Editorials

Make new ETRs affordable

etr

A new model of Electronic tax register (ETR) machine for automatic transmission of tax data. PHOTO | LUCY WANJIRU | NMG

Kenyan traders risk a Sh1 million fine or a jail term of three years if they fail to procure an upgraded electronic tax register (ETR) in the next one month, which will grant the taxman real-time access to their invoices.

The Kenya Revenue Authority (KRA) requires businesses to buy and deploy the new Internet-enabled ETRs that track invoicing at every turn of a transaction to assess the tax dues promptly by July 31. The KRA says the system will enhance compliance in the shift from the current manual process in which the taxman does not have visibility of taxable transactions.
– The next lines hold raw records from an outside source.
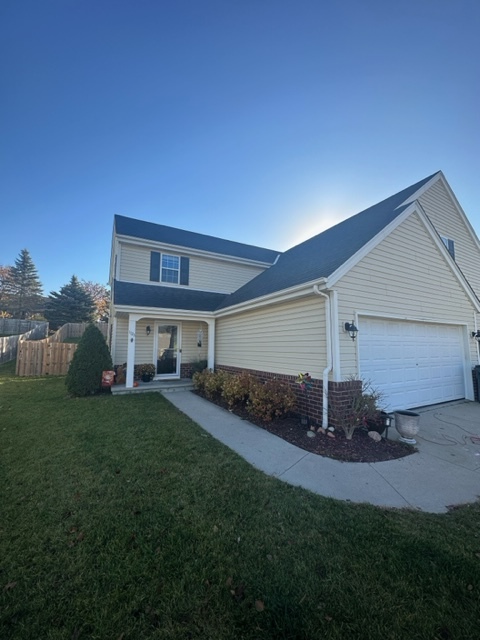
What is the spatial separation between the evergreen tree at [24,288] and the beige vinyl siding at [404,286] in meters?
43.3

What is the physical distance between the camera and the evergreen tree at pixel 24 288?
116ft

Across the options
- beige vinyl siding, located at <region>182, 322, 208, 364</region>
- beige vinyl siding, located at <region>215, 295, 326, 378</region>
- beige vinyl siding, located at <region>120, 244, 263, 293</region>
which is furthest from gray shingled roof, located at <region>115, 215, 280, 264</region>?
beige vinyl siding, located at <region>215, 295, 326, 378</region>

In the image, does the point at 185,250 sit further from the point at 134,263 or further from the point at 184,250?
the point at 134,263

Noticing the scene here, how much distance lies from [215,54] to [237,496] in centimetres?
1087

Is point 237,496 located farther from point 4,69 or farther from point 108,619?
point 4,69

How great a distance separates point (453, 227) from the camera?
11.2m

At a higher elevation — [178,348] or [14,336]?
[14,336]

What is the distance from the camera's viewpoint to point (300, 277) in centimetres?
699

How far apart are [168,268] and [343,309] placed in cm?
922

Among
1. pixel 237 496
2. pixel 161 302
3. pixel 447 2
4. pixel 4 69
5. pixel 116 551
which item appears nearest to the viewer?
pixel 116 551

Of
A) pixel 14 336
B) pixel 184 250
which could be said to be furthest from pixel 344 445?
pixel 14 336

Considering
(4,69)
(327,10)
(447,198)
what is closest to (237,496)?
(327,10)

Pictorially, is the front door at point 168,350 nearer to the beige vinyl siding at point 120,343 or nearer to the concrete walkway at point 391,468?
the beige vinyl siding at point 120,343

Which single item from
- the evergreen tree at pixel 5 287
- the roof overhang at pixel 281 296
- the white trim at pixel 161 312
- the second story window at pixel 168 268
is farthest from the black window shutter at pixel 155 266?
the evergreen tree at pixel 5 287
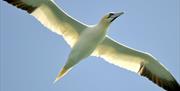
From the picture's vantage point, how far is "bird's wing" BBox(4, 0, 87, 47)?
100 feet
The new ETRs will be connected through the Internet to KRA’s systems allowing it to monitor all transactions in the traders' Point-of-Sale and invoicing systems.
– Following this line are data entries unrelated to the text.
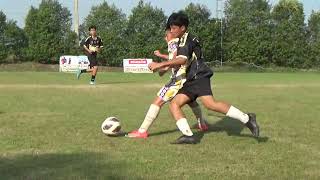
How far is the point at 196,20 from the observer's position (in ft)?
192

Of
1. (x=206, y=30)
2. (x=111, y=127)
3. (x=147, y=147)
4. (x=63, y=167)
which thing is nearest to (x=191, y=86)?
(x=147, y=147)

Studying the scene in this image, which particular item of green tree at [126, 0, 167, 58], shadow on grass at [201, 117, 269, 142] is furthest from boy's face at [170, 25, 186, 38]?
green tree at [126, 0, 167, 58]

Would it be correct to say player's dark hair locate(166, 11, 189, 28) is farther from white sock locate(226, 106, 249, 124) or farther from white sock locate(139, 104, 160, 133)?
white sock locate(226, 106, 249, 124)

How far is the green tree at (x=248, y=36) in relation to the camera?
192 feet

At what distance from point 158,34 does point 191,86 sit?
4998 cm

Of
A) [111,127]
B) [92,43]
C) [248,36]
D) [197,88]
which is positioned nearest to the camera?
[197,88]

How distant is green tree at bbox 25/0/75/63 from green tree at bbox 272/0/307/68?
2092 cm

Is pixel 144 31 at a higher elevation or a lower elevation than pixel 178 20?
higher

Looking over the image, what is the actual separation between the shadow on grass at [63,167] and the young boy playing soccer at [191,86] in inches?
55.8

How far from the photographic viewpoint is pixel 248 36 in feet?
195

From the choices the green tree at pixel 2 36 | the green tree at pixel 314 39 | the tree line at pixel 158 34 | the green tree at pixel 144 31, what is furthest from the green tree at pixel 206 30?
the green tree at pixel 2 36

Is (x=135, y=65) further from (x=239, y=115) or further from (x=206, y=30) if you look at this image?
(x=239, y=115)

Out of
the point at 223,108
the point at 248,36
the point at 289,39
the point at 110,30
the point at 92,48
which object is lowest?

This is the latest tool at the disposal of the taxman in efforts to ensure every citizen pays their fair share of taxes. However, this will come as an extra cost for businesses.

Besides the upgraded ETR, traders are also supposed to procure software for the devices.

The KRA has approved 16 suppliers to sell the upgraded ETRs. The suppliers sell the gadgets between Sh45,000-Sh120,000 while the billing sofware is now retailing at about Sh80,000.

In the current environment, it would be in the best interest of he KRA to ensure that the cost of acquiring these gadgets does not become a barrier to compliance for small businesses.